NEW ORLEANS, LA. (WVUE) - The release of Special Counsel Robert Mueller’s report on the Russia investigation prompts reaction from members of Louisiana’s congressional delegation and pundits.
"There was no evidence of the Trump campaign collusion with the Russian government’s hacking,” said U.S. Attorney General William Barr at a press conference shortly before he released the report that has numerous words redacted.
But the 400-page report does not clear President Trump of obstruction of justice, and it lays out episodes in which Trump directed others to influence or curtail Mueller’s probe into Russia’s interference in the 2016 presidential campaign.
"The real key is that the special counsel specifically went out of his way to say that he could not exonerate the president on the obstruction of justice charge because he could not identify the president’s intent. I think that’s really going to be the issue. I think the Democrats are going to drill down on that,” said Robert Collins, PhD., a Dillard University political analyst.
Trump tweeted, “Game Over” for his accusers, but Collins, who worked in the U.S. Senate, does not believe that is the case. He noted that Democrats control the House’s investigative committees.
"It's definitely not game over because the Democrats have a majority in the House right now,” Collins stated.
Democratic New Orleans Congressman Cedric Richmond criticized the attorney general in a statement released to FOX 8.
“The press conference and the Attorney General’s statements on behalf of President Trump were alarming. The actual report and facts included within are downright an abuse of power at best and criminal at worst. As I continue to read and study the report and other information, I’ll better be able to determine which is the case.”
GOP House Minority Whip Steve Scalise of Louisiana says now that the report is out, it is clear there was no collusion with Russia and there was no obstruction of justice. And Scalise again called on high-profile Democrats to apologize to the nation for suggestions that Trump engaged in collusion.
"Instead of apologizing, now they’re going to go and try to get the president’s tax returns and keep harassing the president personally and, by the way, they keep harassing his family,” Scalise told FOX 8 News.

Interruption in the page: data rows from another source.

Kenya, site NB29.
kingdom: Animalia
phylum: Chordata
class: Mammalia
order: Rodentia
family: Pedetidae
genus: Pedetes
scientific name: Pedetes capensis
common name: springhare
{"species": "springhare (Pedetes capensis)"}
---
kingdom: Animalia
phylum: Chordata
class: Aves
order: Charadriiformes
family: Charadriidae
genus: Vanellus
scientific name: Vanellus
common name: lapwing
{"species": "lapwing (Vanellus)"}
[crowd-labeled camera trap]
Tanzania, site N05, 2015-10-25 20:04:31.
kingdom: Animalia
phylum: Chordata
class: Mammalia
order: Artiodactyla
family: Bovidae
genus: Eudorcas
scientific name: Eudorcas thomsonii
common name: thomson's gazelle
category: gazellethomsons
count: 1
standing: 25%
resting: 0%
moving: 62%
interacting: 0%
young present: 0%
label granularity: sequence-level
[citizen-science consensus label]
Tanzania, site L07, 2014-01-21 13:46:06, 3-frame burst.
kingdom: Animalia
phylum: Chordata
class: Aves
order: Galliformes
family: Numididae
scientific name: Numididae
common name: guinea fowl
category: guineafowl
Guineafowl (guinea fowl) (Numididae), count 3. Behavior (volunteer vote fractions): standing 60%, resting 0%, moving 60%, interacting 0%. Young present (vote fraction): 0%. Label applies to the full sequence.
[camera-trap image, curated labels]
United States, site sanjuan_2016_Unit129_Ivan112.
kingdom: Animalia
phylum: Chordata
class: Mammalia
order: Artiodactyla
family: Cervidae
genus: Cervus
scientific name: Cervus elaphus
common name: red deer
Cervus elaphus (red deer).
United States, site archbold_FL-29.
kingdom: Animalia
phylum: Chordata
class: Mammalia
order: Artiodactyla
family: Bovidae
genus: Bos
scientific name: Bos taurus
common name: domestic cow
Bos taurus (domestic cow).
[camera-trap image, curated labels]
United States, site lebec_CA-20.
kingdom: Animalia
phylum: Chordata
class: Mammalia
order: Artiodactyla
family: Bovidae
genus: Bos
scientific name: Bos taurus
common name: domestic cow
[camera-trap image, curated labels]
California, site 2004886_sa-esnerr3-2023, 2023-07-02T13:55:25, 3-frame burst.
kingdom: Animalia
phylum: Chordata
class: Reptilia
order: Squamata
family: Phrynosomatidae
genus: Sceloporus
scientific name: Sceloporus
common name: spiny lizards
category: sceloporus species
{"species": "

Senator Bill Cassidy, R-La., said he was reading the entire voluminous report.
"Looking forward to reviewing the Mueller report in detail. It’s important this report is public so Americans can review the facts for themselves,” Cassidy said.
Tulane University law professor Keith Werhan worked for the Justice Department in Washington and said blacked out words in such documents are meant to protect certain individuals who assisted with the probe.
"As a former Justice Department lawyer, I would say that you want to be very careful that you don’t publicly disclose what are described as sources and methods of intelligence, and that usually means disclosures that will compromise the identity of agents who will be put in danger if that information is disclosed or will dry up channels of intelligence,” said Werhan.
He added that courts can waive the secrecy around grand jury testimony.
"An interested party could go to a court and basically ask the court to allow the disclosure to go forward, and that has happened in prior reports of this nature,” Werhan said.
Scalise said he favors a probe into the origins of the investigation.
"I would hope that the Justice Department roots out the bad apples that are over at the FBI. We’ve seen from abuses of the FISA court process,” he said.
But Collins doubts Scalise will see Democrats apologize.
"Steve Scalise, he’s a member of House leadership for the Republican Party, and so because of his job he has to take a highly partisan position and he has to defend the president, so I think he’s simply doing his job. But no, I don’t think the Democrats owe anyone an apology. They’re simply doing their job, as well,” Collins stated.